Task to complete: Format all of the following data as a numbered list, one line per item, omitting blank lines and leaving out the pictures.

Supplied material:

** start **

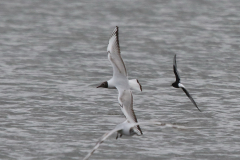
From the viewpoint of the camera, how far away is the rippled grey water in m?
11.6

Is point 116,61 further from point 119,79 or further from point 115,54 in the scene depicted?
point 119,79

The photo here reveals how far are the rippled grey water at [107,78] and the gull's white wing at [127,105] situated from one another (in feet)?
1.86

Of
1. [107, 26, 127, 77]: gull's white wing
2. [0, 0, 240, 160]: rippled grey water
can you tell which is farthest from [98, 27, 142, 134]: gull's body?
[0, 0, 240, 160]: rippled grey water

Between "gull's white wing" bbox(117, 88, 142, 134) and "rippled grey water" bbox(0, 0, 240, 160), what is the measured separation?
22.3 inches

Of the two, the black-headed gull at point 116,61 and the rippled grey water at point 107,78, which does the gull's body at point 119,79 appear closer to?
the black-headed gull at point 116,61

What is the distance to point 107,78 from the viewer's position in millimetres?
18438

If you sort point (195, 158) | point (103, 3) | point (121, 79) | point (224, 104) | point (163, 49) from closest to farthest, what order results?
1. point (195, 158)
2. point (121, 79)
3. point (224, 104)
4. point (163, 49)
5. point (103, 3)

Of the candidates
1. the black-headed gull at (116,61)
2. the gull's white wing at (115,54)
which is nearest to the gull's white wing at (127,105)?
the black-headed gull at (116,61)

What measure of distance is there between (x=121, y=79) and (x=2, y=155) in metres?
2.72

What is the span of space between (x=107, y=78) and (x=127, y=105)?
270 inches

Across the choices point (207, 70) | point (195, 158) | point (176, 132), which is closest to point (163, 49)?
point (207, 70)

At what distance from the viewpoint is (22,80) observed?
1777 cm

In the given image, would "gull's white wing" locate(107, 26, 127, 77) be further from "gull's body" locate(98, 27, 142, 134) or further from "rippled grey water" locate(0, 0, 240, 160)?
"rippled grey water" locate(0, 0, 240, 160)

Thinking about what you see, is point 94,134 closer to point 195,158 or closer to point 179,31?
point 195,158
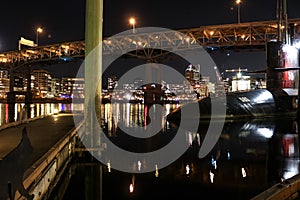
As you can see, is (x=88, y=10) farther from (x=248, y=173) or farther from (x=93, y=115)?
(x=248, y=173)

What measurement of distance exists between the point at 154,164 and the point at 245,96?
21.4 metres

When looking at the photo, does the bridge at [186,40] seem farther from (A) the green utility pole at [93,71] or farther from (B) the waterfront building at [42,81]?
(B) the waterfront building at [42,81]

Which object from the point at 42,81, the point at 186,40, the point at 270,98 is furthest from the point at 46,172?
the point at 42,81

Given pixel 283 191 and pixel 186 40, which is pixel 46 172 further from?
pixel 186 40

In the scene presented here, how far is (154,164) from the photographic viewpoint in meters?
12.0

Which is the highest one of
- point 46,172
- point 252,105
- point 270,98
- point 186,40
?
point 186,40

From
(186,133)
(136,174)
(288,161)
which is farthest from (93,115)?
(186,133)

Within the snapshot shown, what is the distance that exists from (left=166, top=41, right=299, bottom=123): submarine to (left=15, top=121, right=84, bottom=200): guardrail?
753 inches

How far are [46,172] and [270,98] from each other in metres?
28.3

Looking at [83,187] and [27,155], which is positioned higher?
[27,155]

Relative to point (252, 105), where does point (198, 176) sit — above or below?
below

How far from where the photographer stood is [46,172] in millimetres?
8500

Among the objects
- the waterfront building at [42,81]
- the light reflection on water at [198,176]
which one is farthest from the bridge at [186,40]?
the waterfront building at [42,81]

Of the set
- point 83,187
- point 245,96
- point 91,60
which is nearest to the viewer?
point 83,187
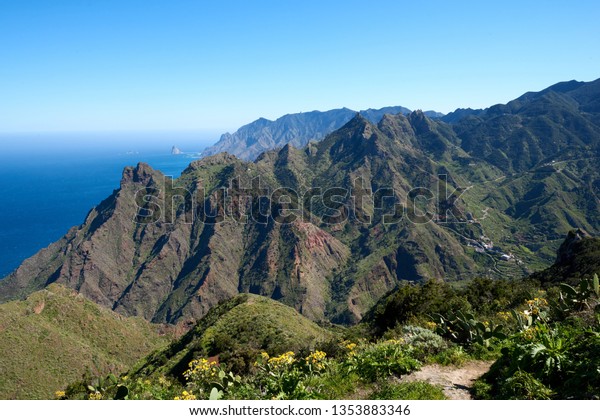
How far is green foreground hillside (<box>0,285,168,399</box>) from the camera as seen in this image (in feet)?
183

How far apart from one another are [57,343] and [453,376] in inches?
2942

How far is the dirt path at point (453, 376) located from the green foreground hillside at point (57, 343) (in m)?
57.0

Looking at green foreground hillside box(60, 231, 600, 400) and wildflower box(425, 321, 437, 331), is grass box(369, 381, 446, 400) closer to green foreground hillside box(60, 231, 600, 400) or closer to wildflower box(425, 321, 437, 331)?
green foreground hillside box(60, 231, 600, 400)

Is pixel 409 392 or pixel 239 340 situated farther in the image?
pixel 239 340

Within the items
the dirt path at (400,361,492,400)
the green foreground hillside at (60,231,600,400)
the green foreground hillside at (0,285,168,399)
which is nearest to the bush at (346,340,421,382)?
the green foreground hillside at (60,231,600,400)

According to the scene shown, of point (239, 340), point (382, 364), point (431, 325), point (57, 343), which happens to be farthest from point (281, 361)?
point (57, 343)

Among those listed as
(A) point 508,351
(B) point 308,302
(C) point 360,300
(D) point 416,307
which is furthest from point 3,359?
(C) point 360,300

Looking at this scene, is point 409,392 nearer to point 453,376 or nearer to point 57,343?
point 453,376

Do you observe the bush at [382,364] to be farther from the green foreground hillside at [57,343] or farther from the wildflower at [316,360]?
the green foreground hillside at [57,343]

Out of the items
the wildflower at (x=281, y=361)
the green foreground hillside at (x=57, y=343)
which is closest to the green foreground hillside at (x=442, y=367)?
the wildflower at (x=281, y=361)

** end **

The answer:
1. From the viewpoint of the camera, how far away is the rippled grey water in m?
2. 11.6
3. Is point 116,61 further from point 119,79 or further from point 115,54 in the scene depicted?
4. point 119,79
5. The photo here reveals how far are the rippled grey water at [107,78] and the gull's white wing at [127,105] situated from one another (in feet)?
6. 1.86
7. Of
8. 1. [107, 26, 127, 77]: gull's white wing
9. 2. [0, 0, 240, 160]: rippled grey water
10. can you tell which is farthest from [98, 27, 142, 134]: gull's body?
11. [0, 0, 240, 160]: rippled grey water
12. Between "gull's white wing" bbox(117, 88, 142, 134) and "rippled grey water" bbox(0, 0, 240, 160), what is the measured separation?
13. 22.3 inches
14. Of the two, the black-headed gull at point 116,61 and the rippled grey water at point 107,78, which does the gull's body at point 119,79 appear closer to?
15. the black-headed gull at point 116,61
16. What is the distance to point 107,78 from the viewer's position in millimetres?
17. 18438
18. If you sort point (195, 158) | point (103, 3) | point (121, 79) | point (224, 104) | point (163, 49) from closest to farthest, what order results?
19. 1. point (195, 158)
20. 2. point (121, 79)
21. 3. point (224, 104)
22. 4. point (163, 49)
23. 5. point (103, 3)
24. Of the candidates
25. 1. the black-headed gull at (116,61)
26. 2. the gull's white wing at (115,54)
27. which is nearest to the gull's white wing at (127,105)?
28. the black-headed gull at (116,61)
29. What measure of distance is there between (x=121, y=79) and (x=2, y=155) in metres?
30. 2.72
31. What is the span of space between (x=107, y=78) and (x=127, y=105)?
32. 270 inches
33. Across the choices point (207, 70) | point (195, 158) | point (176, 132), which is closest to point (163, 49)?
34. point (207, 70)
35. At what distance from the viewpoint is (22,80) observed?
36. 1777 cm
37. In the given image, would "gull's white wing" locate(107, 26, 127, 77) be further from "gull's body" locate(98, 27, 142, 134) or further from "rippled grey water" locate(0, 0, 240, 160)?
38. "rippled grey water" locate(0, 0, 240, 160)
39. Thinking about what you see, is point 94,134 closer to point 195,158 or closer to point 179,31?
40. point 195,158
41. As you can see, is (x=88, y=10) farther from (x=248, y=173) or farther from (x=93, y=115)?
42. (x=248, y=173)
43. What measurement of distance exists between the point at 154,164 and the point at 245,96?
44. 21.4 metres
45. When looking at the photo, does the bridge at [186,40] seem farther from (A) the green utility pole at [93,71] or farther from (B) the waterfront building at [42,81]?
46. (B) the waterfront building at [42,81]
47. Which object from the point at 42,81, the point at 186,40, the point at 270,98 is furthest from the point at 46,172?
48. the point at 42,81
49. Given pixel 283 191 and pixel 186 40, which is pixel 46 172 further from?
50. pixel 186 40
51. In the scene presented here, how far is (154,164) from the photographic viewpoint in meters?
52. 12.0
53. Which is the highest one of
54. - point 46,172
55. - point 252,105
56. - point 270,98
57. - point 186,40
58. ?
59. point 186,40
60. From
61. (186,133)
62. (136,174)
63. (288,161)
64. which is farthest from (93,115)?
65. (186,133)
66. Within the snapshot shown, what is the distance that exists from (left=166, top=41, right=299, bottom=123): submarine to (left=15, top=121, right=84, bottom=200): guardrail?
67. 753 inches
68. How far are [46,172] and [270,98] from each other in metres?
69. 28.3
70. Looking at [83,187] and [27,155], which is positioned higher?
71. [27,155]
72. Relative to point (252, 105), where does point (198, 176) sit — above or below?
73. below
74. How far from where the photographer stood is [46,172] in millimetres?
75. 8500
76. Among the objects
77. - the waterfront building at [42,81]
78. - the light reflection on water at [198,176]
79. which one is farthest from the bridge at [186,40]?
80. the waterfront building at [42,81]
81. Of the set
82. - point 83,187
83. - point 245,96
84. - point 91,60
85. which is nearest to the viewer?
86. point 83,187
87. How far is green foreground hillside (<box>0,285,168,399</box>) from the camera as seen in this image (in feet)?
88. 183
89. How far apart from one another are [57,343] and [453,376] in inches?
90. 2942
91. How far is the dirt path at point (453, 376) located from the green foreground hillside at point (57, 343) (in m)?
92. 57.0
93. Looking at green foreground hillside box(60, 231, 600, 400) and wildflower box(425, 321, 437, 331), is grass box(369, 381, 446, 400) closer to green foreground hillside box(60, 231, 600, 400) or closer to wildflower box(425, 321, 437, 331)?
94. green foreground hillside box(60, 231, 600, 400)
95. Is pixel 409 392 or pixel 239 340 situated farther in the image?
96. pixel 239 340
97. Within the items
98. the dirt path at (400,361,492,400)
99. the green foreground hillside at (60,231,600,400)
100. the green foreground hillside at (0,285,168,399)
101. which is nearest to the bush at (346,340,421,382)?
102. the green foreground hillside at (60,231,600,400)
103. According to the scene shown, of point (239, 340), point (382, 364), point (431, 325), point (57, 343), which happens to be farthest from point (281, 361)?
104. point (57, 343)
105. Among those listed as
106. (A) point 508,351
107. (B) point 308,302
108. (C) point 360,300
109. (D) point 416,307
110. which is furthest from point 3,359?
111. (C) point 360,300
112. Looking at this scene, is point 409,392 nearer to point 453,376 or nearer to point 57,343?
113. point 453,376
114. Do you observe the bush at [382,364] to be farther from the green foreground hillside at [57,343] or farther from the wildflower at [316,360]?
115. the green foreground hillside at [57,343]
116. Out of the items
117. the wildflower at (x=281, y=361)
118. the green foreground hillside at (x=57, y=343)
119. which is closest to the green foreground hillside at (x=442, y=367)?
120. the wildflower at (x=281, y=361)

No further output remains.